** begin Records to use **
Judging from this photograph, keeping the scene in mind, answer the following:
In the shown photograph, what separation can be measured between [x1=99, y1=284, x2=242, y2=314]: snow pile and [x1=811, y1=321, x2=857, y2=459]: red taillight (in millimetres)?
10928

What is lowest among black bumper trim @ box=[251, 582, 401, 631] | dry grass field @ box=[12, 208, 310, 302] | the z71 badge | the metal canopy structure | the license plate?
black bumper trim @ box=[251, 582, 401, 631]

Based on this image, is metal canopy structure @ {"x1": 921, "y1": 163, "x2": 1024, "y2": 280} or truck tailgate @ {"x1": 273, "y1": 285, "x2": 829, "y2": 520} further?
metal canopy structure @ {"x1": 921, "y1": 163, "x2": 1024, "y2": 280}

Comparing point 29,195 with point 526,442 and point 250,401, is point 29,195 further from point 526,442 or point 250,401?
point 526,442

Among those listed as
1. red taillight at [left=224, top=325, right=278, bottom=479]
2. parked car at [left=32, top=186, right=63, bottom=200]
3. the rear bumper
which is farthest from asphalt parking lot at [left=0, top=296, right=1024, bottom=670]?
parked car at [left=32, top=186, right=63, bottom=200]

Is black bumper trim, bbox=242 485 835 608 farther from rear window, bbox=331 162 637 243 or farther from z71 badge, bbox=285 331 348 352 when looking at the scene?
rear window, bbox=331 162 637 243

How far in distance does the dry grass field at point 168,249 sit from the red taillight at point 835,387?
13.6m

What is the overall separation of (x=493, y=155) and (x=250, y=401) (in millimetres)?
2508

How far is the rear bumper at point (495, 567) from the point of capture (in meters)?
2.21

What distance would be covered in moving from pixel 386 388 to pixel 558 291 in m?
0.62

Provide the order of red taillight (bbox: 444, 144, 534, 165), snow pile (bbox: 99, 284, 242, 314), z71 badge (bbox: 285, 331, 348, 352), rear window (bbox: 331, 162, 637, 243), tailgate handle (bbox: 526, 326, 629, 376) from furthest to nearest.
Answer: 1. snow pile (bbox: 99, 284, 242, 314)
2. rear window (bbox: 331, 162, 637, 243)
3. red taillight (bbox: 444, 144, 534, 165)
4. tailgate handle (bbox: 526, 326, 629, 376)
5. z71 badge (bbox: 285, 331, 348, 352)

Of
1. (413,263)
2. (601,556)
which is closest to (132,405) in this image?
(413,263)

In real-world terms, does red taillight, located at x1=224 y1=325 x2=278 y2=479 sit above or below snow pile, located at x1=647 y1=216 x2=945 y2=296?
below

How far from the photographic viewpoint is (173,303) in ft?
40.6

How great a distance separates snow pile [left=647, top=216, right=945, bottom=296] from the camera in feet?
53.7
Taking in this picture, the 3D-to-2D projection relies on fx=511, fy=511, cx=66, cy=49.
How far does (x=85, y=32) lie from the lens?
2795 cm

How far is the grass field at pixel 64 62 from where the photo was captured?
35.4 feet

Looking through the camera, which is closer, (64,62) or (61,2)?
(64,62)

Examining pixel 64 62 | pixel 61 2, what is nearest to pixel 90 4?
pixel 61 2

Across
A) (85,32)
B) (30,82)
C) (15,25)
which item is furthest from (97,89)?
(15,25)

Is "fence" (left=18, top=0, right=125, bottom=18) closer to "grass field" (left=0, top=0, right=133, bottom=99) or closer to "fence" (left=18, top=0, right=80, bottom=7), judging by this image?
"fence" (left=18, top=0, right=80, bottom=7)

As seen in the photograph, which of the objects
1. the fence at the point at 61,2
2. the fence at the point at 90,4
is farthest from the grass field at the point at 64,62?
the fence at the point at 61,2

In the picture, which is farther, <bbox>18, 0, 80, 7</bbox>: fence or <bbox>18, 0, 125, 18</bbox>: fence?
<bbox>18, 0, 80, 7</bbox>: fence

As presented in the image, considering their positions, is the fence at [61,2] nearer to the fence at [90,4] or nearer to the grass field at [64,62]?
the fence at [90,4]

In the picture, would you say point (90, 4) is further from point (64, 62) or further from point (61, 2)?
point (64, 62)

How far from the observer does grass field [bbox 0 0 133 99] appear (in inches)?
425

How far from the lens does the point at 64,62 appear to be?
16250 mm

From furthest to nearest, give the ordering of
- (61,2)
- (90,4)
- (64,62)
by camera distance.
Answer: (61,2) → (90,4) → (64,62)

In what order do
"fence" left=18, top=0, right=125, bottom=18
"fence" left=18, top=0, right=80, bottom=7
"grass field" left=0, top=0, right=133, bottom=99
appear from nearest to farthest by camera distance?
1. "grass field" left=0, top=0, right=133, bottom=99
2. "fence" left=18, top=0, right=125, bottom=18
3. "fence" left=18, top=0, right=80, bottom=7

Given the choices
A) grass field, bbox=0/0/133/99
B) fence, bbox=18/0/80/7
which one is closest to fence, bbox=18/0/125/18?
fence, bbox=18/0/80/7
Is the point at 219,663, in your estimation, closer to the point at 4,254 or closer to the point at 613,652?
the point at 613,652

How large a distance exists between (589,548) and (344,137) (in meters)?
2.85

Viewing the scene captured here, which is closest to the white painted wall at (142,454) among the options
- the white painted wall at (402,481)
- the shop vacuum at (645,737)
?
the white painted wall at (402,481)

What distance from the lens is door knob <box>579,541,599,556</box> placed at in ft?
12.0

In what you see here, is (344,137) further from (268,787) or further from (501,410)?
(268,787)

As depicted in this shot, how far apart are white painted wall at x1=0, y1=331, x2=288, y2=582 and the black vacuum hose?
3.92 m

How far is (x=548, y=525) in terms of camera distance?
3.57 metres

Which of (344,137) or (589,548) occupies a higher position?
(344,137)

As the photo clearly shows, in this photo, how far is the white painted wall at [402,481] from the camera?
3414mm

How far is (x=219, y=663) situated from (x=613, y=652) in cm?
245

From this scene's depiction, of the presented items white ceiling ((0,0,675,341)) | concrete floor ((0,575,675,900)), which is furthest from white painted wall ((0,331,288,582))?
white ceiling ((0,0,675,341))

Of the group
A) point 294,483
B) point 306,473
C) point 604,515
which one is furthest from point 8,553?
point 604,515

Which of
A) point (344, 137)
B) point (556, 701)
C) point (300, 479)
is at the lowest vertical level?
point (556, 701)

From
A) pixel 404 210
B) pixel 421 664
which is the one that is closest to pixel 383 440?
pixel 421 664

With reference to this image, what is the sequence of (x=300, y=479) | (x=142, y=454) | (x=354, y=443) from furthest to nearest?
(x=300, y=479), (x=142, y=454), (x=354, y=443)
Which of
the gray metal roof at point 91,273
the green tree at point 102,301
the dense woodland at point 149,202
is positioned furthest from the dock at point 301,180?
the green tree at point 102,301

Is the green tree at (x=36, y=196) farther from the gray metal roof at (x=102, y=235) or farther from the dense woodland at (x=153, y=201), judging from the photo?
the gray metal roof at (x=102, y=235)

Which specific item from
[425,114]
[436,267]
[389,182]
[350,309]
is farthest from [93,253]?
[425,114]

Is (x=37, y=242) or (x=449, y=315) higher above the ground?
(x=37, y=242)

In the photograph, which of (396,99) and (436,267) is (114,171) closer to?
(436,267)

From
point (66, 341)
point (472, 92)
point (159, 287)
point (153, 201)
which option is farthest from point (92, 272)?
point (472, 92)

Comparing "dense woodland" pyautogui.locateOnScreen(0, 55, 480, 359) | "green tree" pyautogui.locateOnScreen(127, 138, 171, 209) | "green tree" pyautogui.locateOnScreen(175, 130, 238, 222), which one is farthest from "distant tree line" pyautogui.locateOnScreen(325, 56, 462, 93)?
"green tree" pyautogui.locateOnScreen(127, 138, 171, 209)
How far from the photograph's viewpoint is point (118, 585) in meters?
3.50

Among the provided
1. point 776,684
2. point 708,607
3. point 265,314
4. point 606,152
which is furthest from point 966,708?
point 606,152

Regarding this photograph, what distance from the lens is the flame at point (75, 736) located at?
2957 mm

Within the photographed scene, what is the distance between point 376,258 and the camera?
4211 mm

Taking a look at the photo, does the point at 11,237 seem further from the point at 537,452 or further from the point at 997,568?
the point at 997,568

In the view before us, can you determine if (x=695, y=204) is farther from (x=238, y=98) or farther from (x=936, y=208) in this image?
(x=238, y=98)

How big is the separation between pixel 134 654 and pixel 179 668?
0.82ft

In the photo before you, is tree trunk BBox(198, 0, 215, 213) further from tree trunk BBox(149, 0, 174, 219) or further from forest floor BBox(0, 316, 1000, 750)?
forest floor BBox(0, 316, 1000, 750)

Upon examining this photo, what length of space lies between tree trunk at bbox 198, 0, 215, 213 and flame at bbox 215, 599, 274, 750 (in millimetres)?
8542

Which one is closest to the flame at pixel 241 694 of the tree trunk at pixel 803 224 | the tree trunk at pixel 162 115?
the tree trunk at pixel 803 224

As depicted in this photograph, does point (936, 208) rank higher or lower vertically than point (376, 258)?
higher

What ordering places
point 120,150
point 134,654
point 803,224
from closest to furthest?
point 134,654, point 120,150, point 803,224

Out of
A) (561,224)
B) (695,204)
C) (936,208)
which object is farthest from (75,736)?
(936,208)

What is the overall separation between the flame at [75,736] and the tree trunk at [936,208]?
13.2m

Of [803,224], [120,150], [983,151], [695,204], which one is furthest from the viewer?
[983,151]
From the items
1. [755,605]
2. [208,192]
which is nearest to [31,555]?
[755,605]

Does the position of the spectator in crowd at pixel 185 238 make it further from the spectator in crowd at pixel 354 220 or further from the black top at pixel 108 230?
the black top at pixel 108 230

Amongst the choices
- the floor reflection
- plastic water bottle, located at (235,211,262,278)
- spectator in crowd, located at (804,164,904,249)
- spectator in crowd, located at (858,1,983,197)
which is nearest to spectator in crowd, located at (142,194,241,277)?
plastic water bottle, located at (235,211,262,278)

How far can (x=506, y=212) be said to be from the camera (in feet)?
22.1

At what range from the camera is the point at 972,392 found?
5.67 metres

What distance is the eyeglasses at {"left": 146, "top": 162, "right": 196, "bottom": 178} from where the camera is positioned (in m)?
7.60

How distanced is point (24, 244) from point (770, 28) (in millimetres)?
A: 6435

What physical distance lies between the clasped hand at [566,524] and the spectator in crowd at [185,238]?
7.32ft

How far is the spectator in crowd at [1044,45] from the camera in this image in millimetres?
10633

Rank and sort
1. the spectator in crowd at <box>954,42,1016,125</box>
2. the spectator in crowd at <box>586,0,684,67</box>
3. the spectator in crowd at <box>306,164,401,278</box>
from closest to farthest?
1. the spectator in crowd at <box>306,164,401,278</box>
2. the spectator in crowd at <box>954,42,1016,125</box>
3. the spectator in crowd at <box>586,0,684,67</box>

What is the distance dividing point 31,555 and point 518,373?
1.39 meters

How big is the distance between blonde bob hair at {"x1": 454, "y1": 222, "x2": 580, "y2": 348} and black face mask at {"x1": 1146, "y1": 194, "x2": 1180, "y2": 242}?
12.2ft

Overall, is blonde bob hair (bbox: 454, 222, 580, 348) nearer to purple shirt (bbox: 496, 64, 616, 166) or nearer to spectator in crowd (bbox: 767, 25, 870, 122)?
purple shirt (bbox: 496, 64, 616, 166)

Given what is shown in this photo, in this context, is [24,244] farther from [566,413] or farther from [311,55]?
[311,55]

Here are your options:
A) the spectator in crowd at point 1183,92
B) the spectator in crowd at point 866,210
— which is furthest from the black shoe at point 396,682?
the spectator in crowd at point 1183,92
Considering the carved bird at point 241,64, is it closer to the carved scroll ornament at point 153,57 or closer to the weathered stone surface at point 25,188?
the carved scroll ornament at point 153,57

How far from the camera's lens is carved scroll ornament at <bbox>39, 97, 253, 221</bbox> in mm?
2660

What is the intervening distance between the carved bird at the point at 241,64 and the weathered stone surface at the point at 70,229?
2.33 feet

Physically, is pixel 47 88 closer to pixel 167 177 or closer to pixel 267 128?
** end Records to use **
▸ Your goal: Convert the part of the items that opens with the line containing "What is the intervening" and runs through the end of the items into a Markdown table with the columns Row and Line. Number the rows and leave out blank lines.

▸ Response:
| Row | Line |
|---|---|
| 1 | What is the intervening distance between the carved bird at the point at 241,64 and the weathered stone surface at the point at 70,229? |
| 2 | 2.33 feet |
| 3 | Physically, is pixel 47 88 closer to pixel 167 177 or closer to pixel 267 128? |